"Soy Sara, la amante de tu marido"
Esas palabras fueron las causantes que la vida de Melissa se desmoronara. Todo aquello que creía perfecto en su matrimonio resultaba ser solo un espejismo.
Diego, su esposo y padre de su hijo, no había sido capaz de negarlo cuando lo había confrontado. En silencio se había llevado las manos a la cara y había comenzado a disculparse entre sollozos.
-Fue un error. Yo te amo, Melissa. Perdóname- había repetido una y otra vez, mientras ella le miraba incrédula y con el alma rota.
¿De qué valía que pidiera disculpas?
-¿Lo disfrutaste? -se sorprendió a sí misma preguntando aquello. Diego le miró con la boca abierta, pero declinó responder.
Melissa sabía que Sara era una pasante en la empresa en la que trabajaba Diego. Era una muchacha normalita, sin mucha gracia y de modales bruscos. Nunca hubiese esperado que Diego se interesara en ella.
Siendo honesta, hasta le ofendía que la amante de su esposo fuese alguien tan corriente.
¿Los amantes no debían respresentar, al menos en teoría, una versión mejorada de las esposas?
Desde el día de la confesión, Diego se había ido de la casa a un hotel y le enviaba un ramo de flores diario.

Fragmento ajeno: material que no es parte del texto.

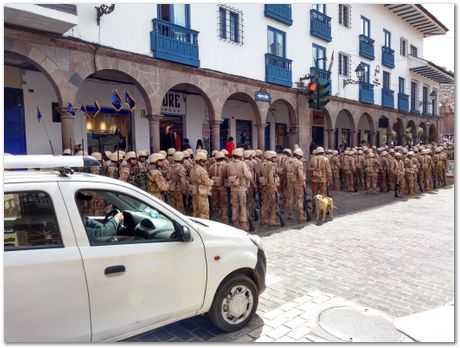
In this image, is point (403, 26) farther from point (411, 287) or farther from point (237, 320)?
point (237, 320)

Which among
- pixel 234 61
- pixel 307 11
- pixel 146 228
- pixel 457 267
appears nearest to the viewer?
pixel 146 228

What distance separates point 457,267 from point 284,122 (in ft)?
60.1

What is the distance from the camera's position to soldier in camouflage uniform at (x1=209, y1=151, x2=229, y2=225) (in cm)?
978

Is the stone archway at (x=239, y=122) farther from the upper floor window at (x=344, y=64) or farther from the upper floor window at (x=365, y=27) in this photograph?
the upper floor window at (x=365, y=27)

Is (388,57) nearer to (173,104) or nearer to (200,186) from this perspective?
(173,104)

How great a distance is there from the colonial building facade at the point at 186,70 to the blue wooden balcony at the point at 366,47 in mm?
128

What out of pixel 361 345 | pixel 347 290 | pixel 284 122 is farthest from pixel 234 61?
pixel 361 345

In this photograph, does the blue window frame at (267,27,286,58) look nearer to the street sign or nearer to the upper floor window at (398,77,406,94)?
the street sign

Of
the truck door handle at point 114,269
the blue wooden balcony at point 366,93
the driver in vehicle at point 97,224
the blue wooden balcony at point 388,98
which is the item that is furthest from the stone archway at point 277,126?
the truck door handle at point 114,269

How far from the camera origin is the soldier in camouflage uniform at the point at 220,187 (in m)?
9.78

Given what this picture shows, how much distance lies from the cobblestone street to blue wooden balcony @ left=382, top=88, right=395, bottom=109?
18046mm

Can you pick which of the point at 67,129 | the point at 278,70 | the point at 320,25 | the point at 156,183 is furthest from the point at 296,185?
the point at 320,25

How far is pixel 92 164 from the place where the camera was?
3379 mm

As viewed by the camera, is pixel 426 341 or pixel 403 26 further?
pixel 403 26
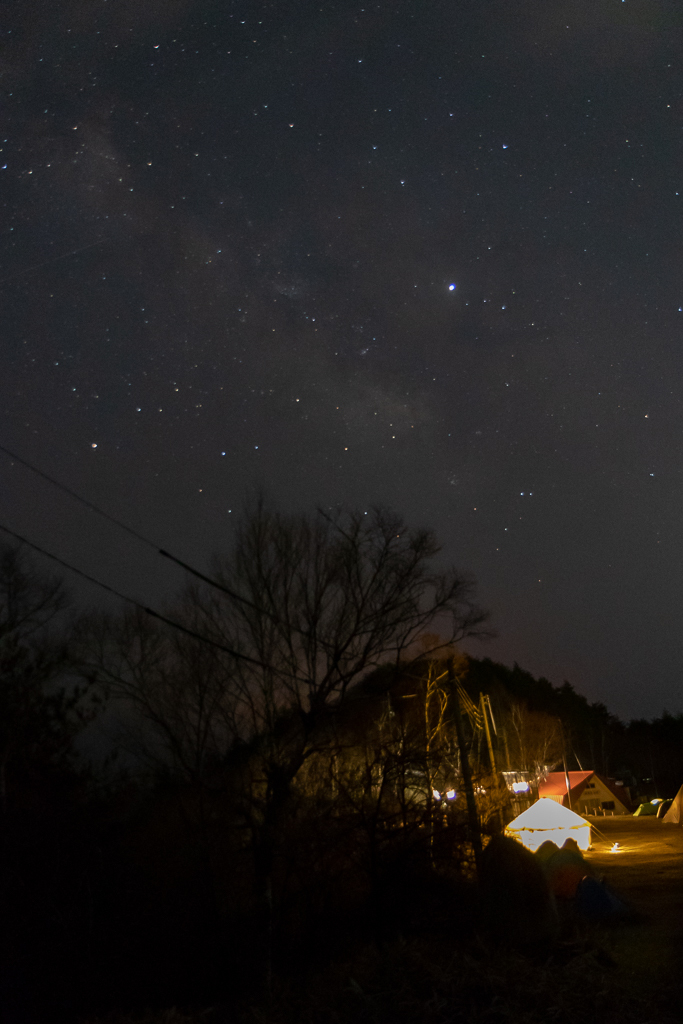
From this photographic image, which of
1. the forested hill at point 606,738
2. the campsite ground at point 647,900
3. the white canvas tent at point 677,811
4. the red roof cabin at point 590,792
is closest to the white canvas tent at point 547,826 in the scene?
the campsite ground at point 647,900

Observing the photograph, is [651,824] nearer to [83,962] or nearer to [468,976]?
[83,962]

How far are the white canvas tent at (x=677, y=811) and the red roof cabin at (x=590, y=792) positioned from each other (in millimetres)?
12170

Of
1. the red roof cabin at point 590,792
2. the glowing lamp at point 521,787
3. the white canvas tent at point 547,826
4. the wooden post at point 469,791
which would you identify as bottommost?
the red roof cabin at point 590,792

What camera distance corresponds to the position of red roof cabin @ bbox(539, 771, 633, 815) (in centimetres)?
5170

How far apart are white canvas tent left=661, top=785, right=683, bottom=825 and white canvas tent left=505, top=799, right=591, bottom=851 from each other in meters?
12.2

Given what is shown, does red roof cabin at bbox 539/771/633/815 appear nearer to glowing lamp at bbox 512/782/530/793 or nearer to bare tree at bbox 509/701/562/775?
bare tree at bbox 509/701/562/775

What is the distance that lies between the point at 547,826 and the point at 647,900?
1149 centimetres

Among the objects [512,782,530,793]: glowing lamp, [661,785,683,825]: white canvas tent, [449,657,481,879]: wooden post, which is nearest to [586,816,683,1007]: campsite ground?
[661,785,683,825]: white canvas tent

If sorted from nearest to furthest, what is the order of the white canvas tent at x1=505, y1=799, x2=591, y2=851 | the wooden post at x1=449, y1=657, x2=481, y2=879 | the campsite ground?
1. the campsite ground
2. the wooden post at x1=449, y1=657, x2=481, y2=879
3. the white canvas tent at x1=505, y1=799, x2=591, y2=851

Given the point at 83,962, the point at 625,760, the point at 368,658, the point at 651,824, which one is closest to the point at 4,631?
the point at 83,962

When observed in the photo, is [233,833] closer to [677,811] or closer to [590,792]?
[677,811]

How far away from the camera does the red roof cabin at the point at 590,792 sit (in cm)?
5170

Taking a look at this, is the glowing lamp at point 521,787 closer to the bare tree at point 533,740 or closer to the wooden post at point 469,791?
the bare tree at point 533,740

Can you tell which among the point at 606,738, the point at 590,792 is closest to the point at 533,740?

Al principio se había desecho de ellos, pero últimamente estaba recibiéndolos y a su hijo le hacía ilusión encontrarlos cuando volvía del colegio.
La gente opinaba que tenía que perdonarlo porque solo había sido un desliz y Diego era un buen hombre. Además el niño necesitaba un padre...
Y eso la había hecho dudar.
Sí, Diego había sido un buen marido hasta ese momento y un padre amoroso aún a la distancia.
Pero no era su Diego. Desde hacía años la rutina había apagado la pasión entre los dos y de ese hombre risueño y encantador no quedaba nada. El engaño había sido solo el último indicio.
En cambio, ella quería volver a sentirse amada y quería amar en respuesta. Con Diego hacía tiempo, no podría especificar cuando, ya no era la misma mujer.
Las flores que Diego había mandado eran una metáfora de su relación: eran bellas, pero no durarían, se marchitarían y tendría que botarlas.
Ella no quería una relación como esas flores condenadas a la muerte. No, ella quería un amor como las flores silvestres: libres, coloridas y fuertes.
Diego y ella habían sido felices, pero no eran para siempre.
Melissa tomó el teléfono y le marcó a su marido, esperó a que le contestara y cuando lo hizo, espetó:
-Ven a casa. He tomado una decisión y quiero que nuestro hijo esté presente cuando te la comunique.